EUと日本の外国人の労働状況の比較について (2016/6/28 企業法務ナビ)
はじめに
先日イギリスがEUから離脱することが確定的になりましたが、その大きな要因の一つとして移民問題が挙げられています。外国人に関する労働の問題が最近世間をにぎわせています。わが国では、移民ではありませんが外国人の就労問題が少なからず存在しています。
外国人の不法就労の現状について
平成28年6月3日警察・法務・厚生労働の三省庁によって構成される不法外国人対策協議会が主要経営団体に対し、外国人の不法就労防止を呼び掛けています。平成27年から平成28年にかけて2年連続で外国人の不法在留者が増加しています。不法就労が発生する背景の一つとして,稼働先をあっせんする悪質なブローカーや雇用主が存在することが挙げられます。不法残留者は現在わが国では約6万人3千人存在しているといわれています。
参照:ttp://www.moj.go.jp/nyuukokukanri/kouhou/nyuukokukanri09_00025.html
企業側に求められる措置
企業法務の観点からこの問題をみると、はじめに企業が外国人(特別永住者及び在留資格「外交」・「公用」の者を除く)を雇用する場合には厚生労働省へ当該外国人の労働者の氏名、在留資格、在留期間等について確認しハローワークへ届け出ることが義務付けられています。この義務に反した場合には、300万円以下の罰金に処せられることがあります。そして、不法就労外国人を故意または過失によって雇用した場合には入管法によって罰金または罰則が適用される余地があります。
企業側の事前の予防策としては、不法就労外国人かどうかの確認を行うことが挙げられます。不法就労外国人かどうかの判断は、パスポートまたは在留カードの「在留資格」、「在留期間」、「在留期限」を確認するで対処できます。
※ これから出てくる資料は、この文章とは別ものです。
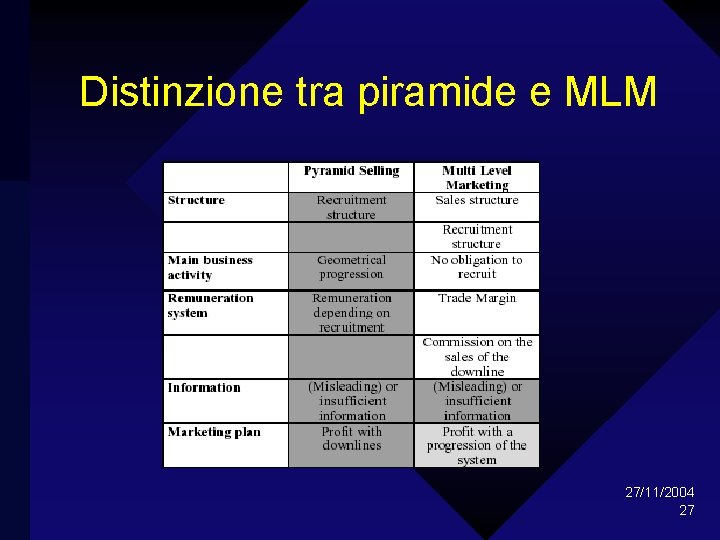 Distinzione tra piramide e MLM

| | Pyramid Selling | Multi Level Marketing |
|---|---|---|
| Structure | Recruitment structure | Sales structure |
| | | Recruitment structure |
| Main business activity | Geometrical progression | No obligation to recruit |
| Remuneration system | Remuneration depending on recruitment | Trade Margin |
| | | Commission on the sales of the downline |
| Information | (Misleading) or insufficient information | (Misleading) or insufficient information |
| Marketing plan | Profit with downlines | Profit with a progression of the system |

27/11/2004
27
参照:http://tokyo-roudoukyoku.jsite.mhlw.go.jp/yokuaru_goshitsumon/gaikokujinkoyou.html
外国人の不法就労を未然に防ぐことが仮にできなかった場合には、企業側としては当該外国人の雇用について過失がなかったと証明する必要があります。事前に行った外国人のパスポートを確認した記録を保存することで注意義務を果たしたという事情になります。また、企業側としては事前に就業規則に違法就労者について
解雇条項を定めておくことで事後の対応がスムーズになるといえます。
コメント
法務省は、少なくとも平成23年から繰り返し外国人の不法就労の通知を出すことによって企業側に、この問題を周知徹底させているといえます。そうすると、年々企業側が外国人が不法就労者かどうかの確認をすべき要請が高まっているといえます。この機会に、外国人の採用制度に関する見直しを検討してみてはいかがでしょうか。